Risultato: mentre i Friedkin incontrano banche d'affari che si offrono di sostenere l'operazione, quando sarà definitivamente approvata, non c'è nessuno nella Capitale che si occupi di gestire gli intoppi tipicamente romani che settimanalmente spuntano a mettere i bastoni tra le ruote, dal vecchio possessore di auto ricambi in disuso da anni agli ambientalisti che difendono un bosco che non c'è, fino agli ornitologi che nel mostro di cemento vedono un pericolo per i pipistrelli (non è una battuta). Questa combo micidiale ha spinto il progetto Pietralata nelle sabbie mobili: tutto fermo, e chissà ancora quanto bisognerà aspettare per avere il progetto definitivo. Inutile fare previsioni sulla posa della prima pietra, figuriamoci su quando ci si giocherà la prima partita. Potrebbe volerci un altro decennio.

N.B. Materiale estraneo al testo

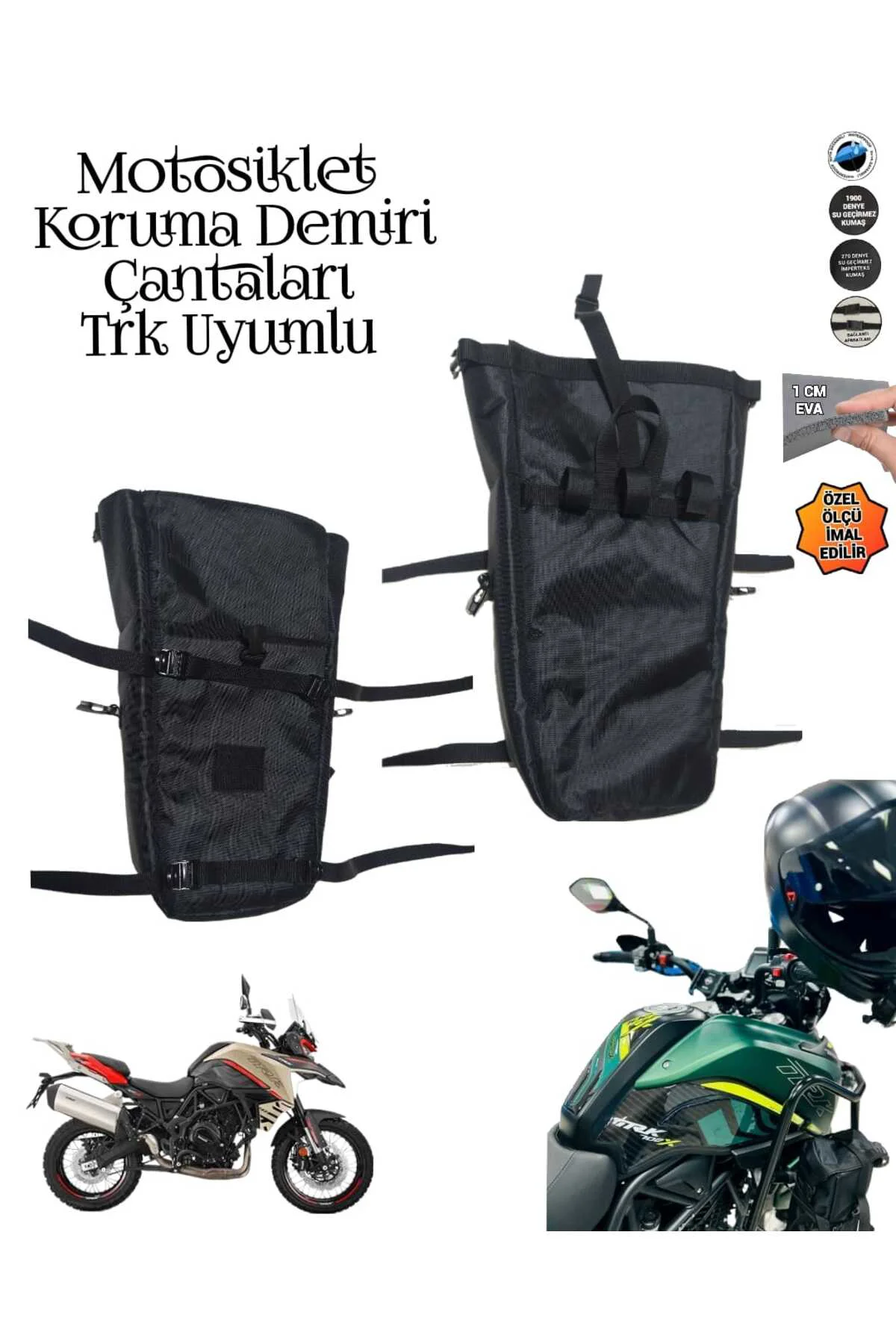 MOTOSİKLET TRK UYUMLU KORUMA DEMİRİ ÇANTALARI
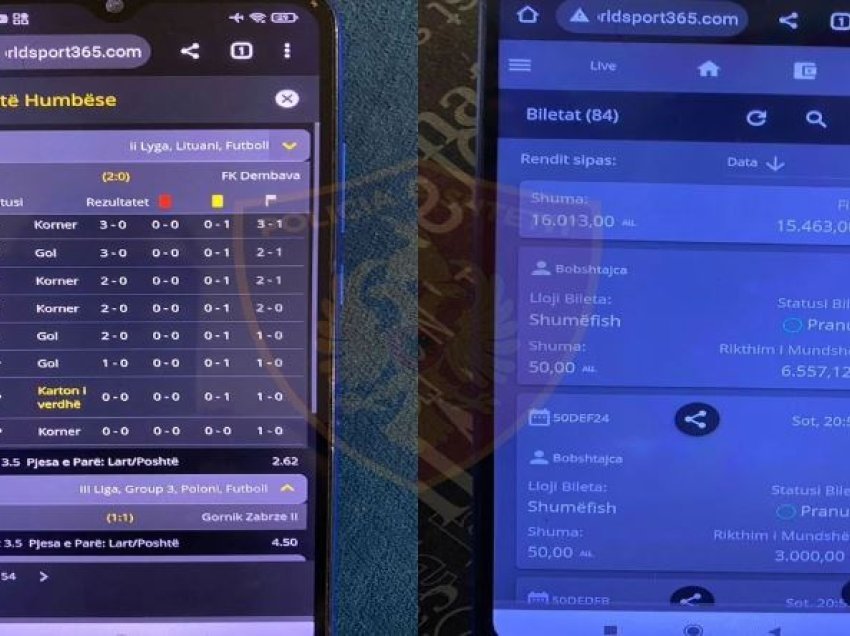 Sarandë/ Goditet një rast i veprimtarisë së paligjshme të lojërave të fatit, pranga një personi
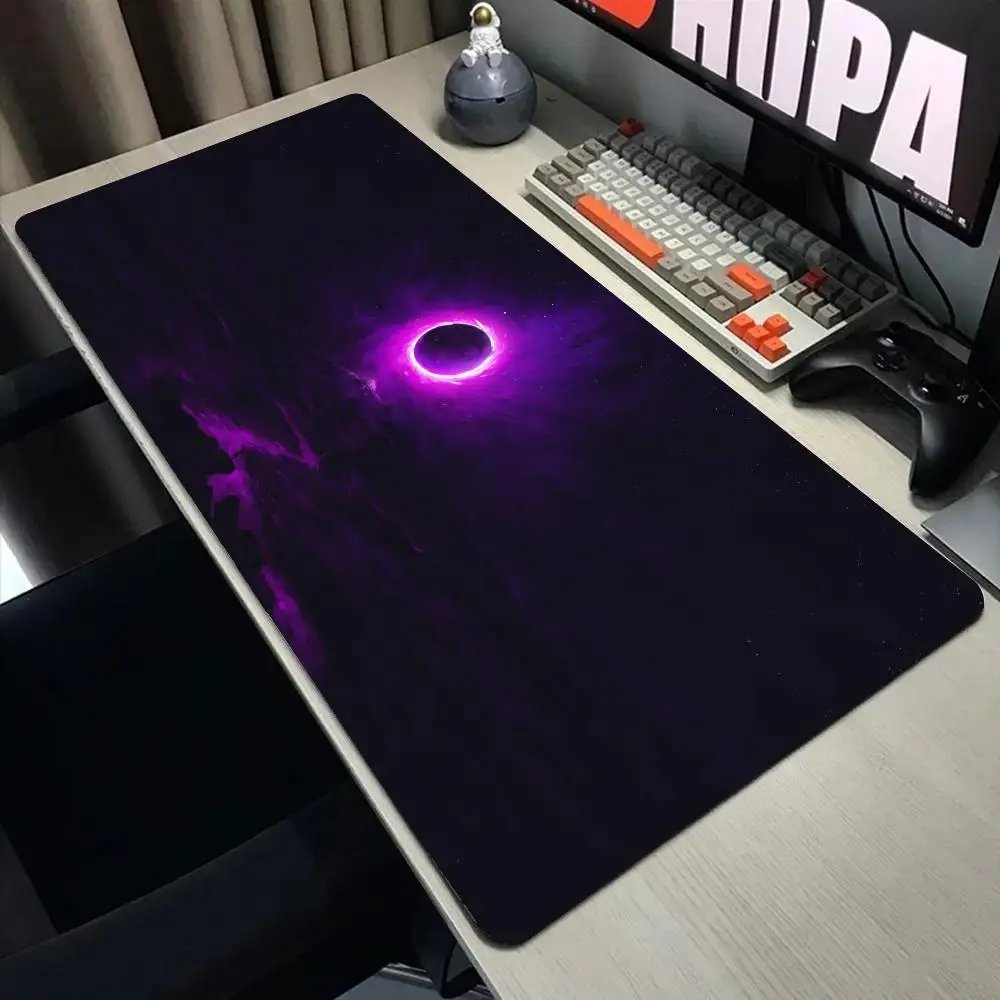 

Black Hole Mouse Pad Large Computer Office Game Table Mats XXL Rubber Anti-slip Gaming Keyboard Mousepads Long Desk Pads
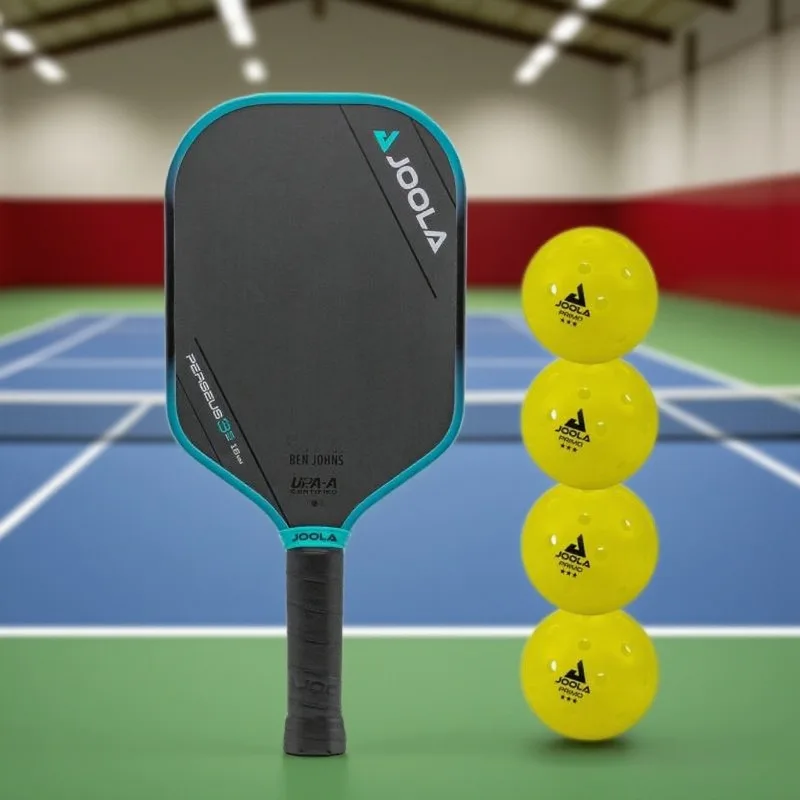 

JOOLA Perseus 3S Pickleball Paddles Raw Carbon Fiber Surface Increased Spin and Control 16mm Training Professional Level Paddle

Di sicuro, per altre tre stagioni, la Roma giocherà allo stadio Olimpico. E' di qualche giorno fa, infatti, la firma sul rinnovo della convenzione con Sport e Salute, proprietaria dell'impianto, che nel recente passato aveva prodotto più di un incidente istituzionale. Il club giallorosso festeggerà i suoi primi cento anni nel vecchio, caro e tanto scomodo teatro di mille battaglie, come riferiscono i giornali.

Sembrerebbe che Dan Friedkin, alla lettura dei titoli, ferito nell'orgoglio e nell'onore, sia andato su tutte le furie, individuando il responsabile nella signorina Bortoloni, alias Priscilla, la Lupacchiotta che brilla (copyright Dagospia), un tempo portata in palmo di mano, tanto da promuoverla da centralinista a capa del protocollo. Ora, solo l'ennesima testa tagliata per i capricci dell'imperatore (in questo sì che sono romani). Chi sarà la prossima?

Intanto, segnalano allenatore e direttore sportivo già ai ferri cortissimi. Come diceva Paolo Conti, portiere negli anni Settanta, la Roma è un fenomeno di autocombustione.